FOG 1.5.6: Auto resize is unpredictable



  • Basically, when using FOG to deploy Windows 10, I’m running into some issues with the partition resize mechanism.

    On previous versions of FOG (Sorry don’t have version numbers handy.), the auto-resize would only go after the last partition on the machine. So for example if you have this layout:
    partition 1: 500MB Windows Reserved
    partition 2: 10GB Windows Recovery
    partition 3: XXXGB Operating System

    And you capture this, with a previous verison of FOG, it would automatically not touch the first two partitions, capturing them as is, no resize. And the final partition would be shrunk to minimum size before capture. On deploying this image to a new computer, the first two partitions are put back exactly as they were captured, while the last partition would be resized to fill the rest of the target disk.

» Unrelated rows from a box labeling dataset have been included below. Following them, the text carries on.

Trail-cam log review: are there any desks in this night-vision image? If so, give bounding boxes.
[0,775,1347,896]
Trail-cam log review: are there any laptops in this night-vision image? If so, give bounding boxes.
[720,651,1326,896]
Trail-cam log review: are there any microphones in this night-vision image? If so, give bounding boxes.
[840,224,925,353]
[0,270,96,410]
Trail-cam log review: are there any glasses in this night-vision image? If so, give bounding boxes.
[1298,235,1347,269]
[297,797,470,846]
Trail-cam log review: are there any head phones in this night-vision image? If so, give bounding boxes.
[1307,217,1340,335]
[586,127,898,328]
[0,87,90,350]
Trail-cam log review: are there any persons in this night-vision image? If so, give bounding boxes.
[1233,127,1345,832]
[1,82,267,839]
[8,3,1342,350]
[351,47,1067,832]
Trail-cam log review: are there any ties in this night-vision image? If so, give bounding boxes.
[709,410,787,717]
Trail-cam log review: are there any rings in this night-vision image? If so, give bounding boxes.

    In this version of FOG (1.5.6), this is not what happens. In the layout given, it would resize both partition 2 and 3 to minimum size and capture. When deploying this image, the result would be unpredictable. I have seen it leave the second partition at minimum size, or expand it to 30GB, why I have no idea. But the worst of it, is it doesn’t resize the final partition to fill the entire drive’s remaining space. Sometimes it does. Sometimes it doesn’t. It’s completely unpredictable.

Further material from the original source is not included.